For a task manager, that might be: add a new task to the list.
Ask the AI to build just that. One function. One component. Test it. Make sure it works. Only then move on to the next piece.
This is the part most people skip because it feels too slow. But it’s actually the fastest way to build something solid. You catch problems early, when they’re easy to fix, rather than late, when they’re tangled up in everything else.
Example prompt: “Using the Task interface we just created, write a function called addTask that takes a title and due date as arguments and adds a new task to an array.”
Step 3: Test, Then Take the Next Small Step
Once your first piece works, look at what logically comes next. What feature builds directly on what you just built?
In our task manager example: now that you can add tasks, you probably want to display them. So next, ask the AI to help you build a simple list component that shows all tasks.
Then test that. Then move on.
Each step should feel like a small, natural extension of the last one. If a step feels too big, break it down further.
Why This Works So Well
When you work this way, the AI is never guessing. It always has exactly the context it needs — because you’ve built up that context piece by piece, and you’re feeding it back in with each new prompt.

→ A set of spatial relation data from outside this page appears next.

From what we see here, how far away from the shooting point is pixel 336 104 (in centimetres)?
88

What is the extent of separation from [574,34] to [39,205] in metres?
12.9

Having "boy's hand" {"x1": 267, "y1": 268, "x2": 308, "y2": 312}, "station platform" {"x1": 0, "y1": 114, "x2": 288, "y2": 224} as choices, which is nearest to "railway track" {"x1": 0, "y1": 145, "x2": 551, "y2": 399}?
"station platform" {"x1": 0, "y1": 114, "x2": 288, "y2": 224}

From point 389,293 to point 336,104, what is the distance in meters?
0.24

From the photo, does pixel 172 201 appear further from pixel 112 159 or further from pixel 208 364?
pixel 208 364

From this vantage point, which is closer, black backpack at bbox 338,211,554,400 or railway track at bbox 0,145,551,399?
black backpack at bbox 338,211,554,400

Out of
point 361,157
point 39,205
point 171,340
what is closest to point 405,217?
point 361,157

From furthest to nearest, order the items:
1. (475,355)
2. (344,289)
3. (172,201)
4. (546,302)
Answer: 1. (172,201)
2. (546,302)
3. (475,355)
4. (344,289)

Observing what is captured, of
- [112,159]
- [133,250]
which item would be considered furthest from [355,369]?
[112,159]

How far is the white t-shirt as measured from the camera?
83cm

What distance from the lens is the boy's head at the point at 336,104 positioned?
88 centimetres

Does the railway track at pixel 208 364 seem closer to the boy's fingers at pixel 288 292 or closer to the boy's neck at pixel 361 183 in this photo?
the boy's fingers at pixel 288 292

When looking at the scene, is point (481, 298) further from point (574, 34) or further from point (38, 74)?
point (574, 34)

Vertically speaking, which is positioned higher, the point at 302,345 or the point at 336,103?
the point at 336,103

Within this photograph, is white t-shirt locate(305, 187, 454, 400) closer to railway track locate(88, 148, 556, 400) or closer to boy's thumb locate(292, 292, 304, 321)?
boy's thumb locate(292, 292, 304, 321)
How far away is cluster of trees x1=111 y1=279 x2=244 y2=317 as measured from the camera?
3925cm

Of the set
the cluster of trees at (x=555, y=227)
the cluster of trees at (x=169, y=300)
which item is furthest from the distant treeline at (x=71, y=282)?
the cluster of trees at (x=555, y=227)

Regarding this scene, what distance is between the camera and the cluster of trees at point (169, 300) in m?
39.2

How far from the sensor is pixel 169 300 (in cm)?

You stay in control. You always know what’s working and what isn’t. And you can hand off specific, well-defined tasks to the AI while you keep your focus on the bigger picture.
It’s not magic. It’s just good engineering — with an incredibly fast assistant by your side.
Give this framework a try on your next project. Start small, be specific, and build one brick at a time. You might be surprised how much you can get done.